____ 所給文章

尤其是在這國難當頭的時刻,南明如果想要有番作爲,就一定要保持内部穩定。縱觀整個大明朝的曆史,無論是文官、武将,還是太監,随便哪一方得勢,可朝廷的威信卻總是至高無上的。尤其是明朝皇帝,他們總是把皇權牢牢地掌握在自己的手中。
而從武将這一方來看,直到崇祯末年,除了吳世恭、左良玉、吳三桂等寥寥幾人,文貴武賤的傳統卻一直積重難返。可是當南明的武将們發現他們已經翻身,于是他們的“翻身農奴的高歌聲”就唱得異常響亮了。
由于史可法在定策問題上猶豫不決,導緻朱由崧乞援于武将。使得弘光既立時,那些武将坐收“定策”之功。而那些武将們既視皇帝爲傀儡,朝廷也徒擁虛名,軍閥操縱朝廷的局面業已形成。

________

→ 任務說明
把上文談南明朝局的文章中從“而從武将這一方來看,直到崇祯”到“軍閥操縱朝廷的局面業已形成。”之間的文字逐字抄錄下來,首尾兩處都包括在內。

____ 所給資料

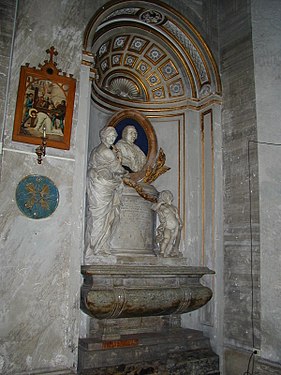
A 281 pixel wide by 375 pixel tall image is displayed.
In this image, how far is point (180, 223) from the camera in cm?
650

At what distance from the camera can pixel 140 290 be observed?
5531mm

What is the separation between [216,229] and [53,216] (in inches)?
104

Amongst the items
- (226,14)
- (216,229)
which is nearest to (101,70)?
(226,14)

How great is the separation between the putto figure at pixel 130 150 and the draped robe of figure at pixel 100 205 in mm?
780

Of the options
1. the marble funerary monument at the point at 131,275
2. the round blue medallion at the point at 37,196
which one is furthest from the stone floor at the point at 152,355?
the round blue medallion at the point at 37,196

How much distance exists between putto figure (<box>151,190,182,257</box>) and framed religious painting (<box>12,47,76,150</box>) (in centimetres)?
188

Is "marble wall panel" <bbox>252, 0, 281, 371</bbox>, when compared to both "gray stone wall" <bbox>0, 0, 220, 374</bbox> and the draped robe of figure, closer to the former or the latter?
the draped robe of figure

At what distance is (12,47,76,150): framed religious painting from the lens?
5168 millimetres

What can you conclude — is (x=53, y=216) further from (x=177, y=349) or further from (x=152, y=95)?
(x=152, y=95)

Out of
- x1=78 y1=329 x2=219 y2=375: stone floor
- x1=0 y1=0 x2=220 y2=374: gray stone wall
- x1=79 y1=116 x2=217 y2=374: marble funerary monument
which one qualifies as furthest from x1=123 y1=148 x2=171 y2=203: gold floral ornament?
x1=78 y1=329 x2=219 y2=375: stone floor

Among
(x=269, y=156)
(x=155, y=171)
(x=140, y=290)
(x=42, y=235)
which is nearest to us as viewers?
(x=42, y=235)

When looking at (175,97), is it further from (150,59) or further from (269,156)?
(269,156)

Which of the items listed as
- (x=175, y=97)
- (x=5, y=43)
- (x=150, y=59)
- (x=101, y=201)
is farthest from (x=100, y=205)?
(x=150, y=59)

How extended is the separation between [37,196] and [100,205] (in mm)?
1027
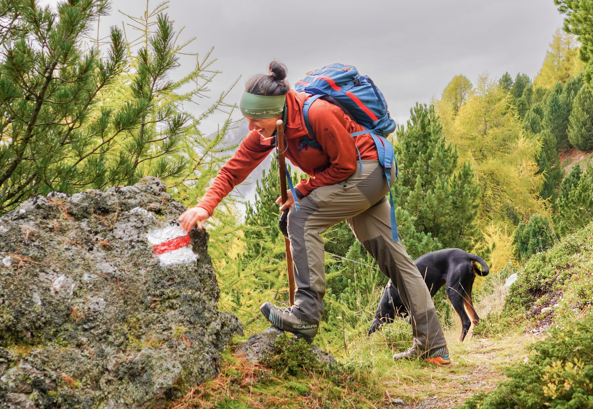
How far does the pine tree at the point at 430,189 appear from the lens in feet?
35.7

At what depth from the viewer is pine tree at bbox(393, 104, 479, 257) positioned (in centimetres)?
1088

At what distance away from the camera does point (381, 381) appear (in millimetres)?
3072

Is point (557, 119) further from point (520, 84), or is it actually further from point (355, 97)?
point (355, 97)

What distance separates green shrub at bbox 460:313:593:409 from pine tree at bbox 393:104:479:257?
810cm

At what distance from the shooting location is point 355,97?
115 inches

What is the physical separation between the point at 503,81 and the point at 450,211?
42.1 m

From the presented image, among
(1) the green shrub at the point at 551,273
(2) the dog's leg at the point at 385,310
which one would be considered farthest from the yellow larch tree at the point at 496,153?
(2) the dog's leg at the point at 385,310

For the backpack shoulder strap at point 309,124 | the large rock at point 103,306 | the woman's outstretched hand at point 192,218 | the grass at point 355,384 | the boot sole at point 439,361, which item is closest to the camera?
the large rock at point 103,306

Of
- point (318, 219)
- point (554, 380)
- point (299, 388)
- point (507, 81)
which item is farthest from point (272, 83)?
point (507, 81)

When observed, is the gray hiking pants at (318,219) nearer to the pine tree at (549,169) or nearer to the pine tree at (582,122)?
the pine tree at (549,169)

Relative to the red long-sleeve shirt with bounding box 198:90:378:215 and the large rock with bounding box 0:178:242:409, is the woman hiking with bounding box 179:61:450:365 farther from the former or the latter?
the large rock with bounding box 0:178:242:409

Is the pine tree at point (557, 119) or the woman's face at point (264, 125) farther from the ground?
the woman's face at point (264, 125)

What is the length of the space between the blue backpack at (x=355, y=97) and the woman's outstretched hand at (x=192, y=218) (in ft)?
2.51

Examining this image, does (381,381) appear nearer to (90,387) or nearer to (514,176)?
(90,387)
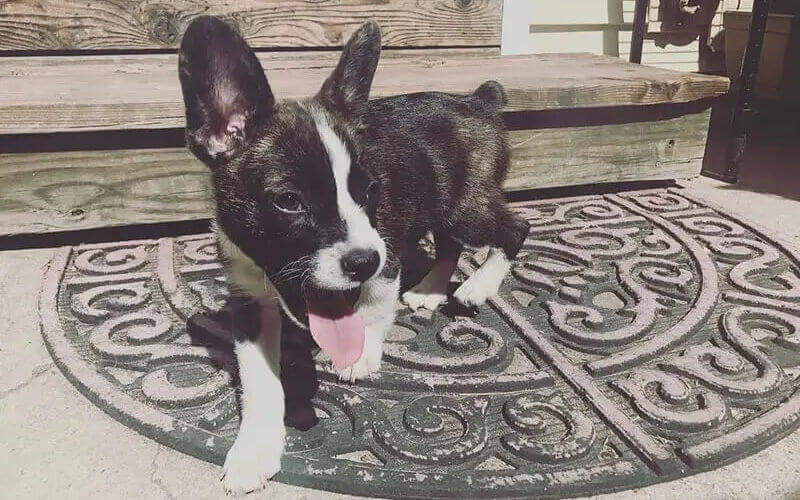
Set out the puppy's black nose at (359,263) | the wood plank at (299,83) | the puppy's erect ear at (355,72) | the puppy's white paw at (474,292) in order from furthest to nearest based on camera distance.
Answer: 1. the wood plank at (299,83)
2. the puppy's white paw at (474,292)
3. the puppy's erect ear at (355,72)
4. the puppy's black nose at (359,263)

________

→ 作答
而從武将這一方來看,直到崇祯末年,除了吳世恭、左良玉、吳三桂等寥寥幾人,文貴武賤的傳統卻一直積重難返。可是當南明的武将們發現他們已經翻身,于是他們的“翻身農奴的高歌聲”就唱得異常響亮了。
由于史可法在定策問題上猶豫不決,導緻朱由崧乞援于武将。使得弘光既立時,那些武将坐收“定策”之功。而那些武将們既視皇帝爲傀儡,朝廷也徒擁虛名,軍閥操縱朝廷的局面業已形成。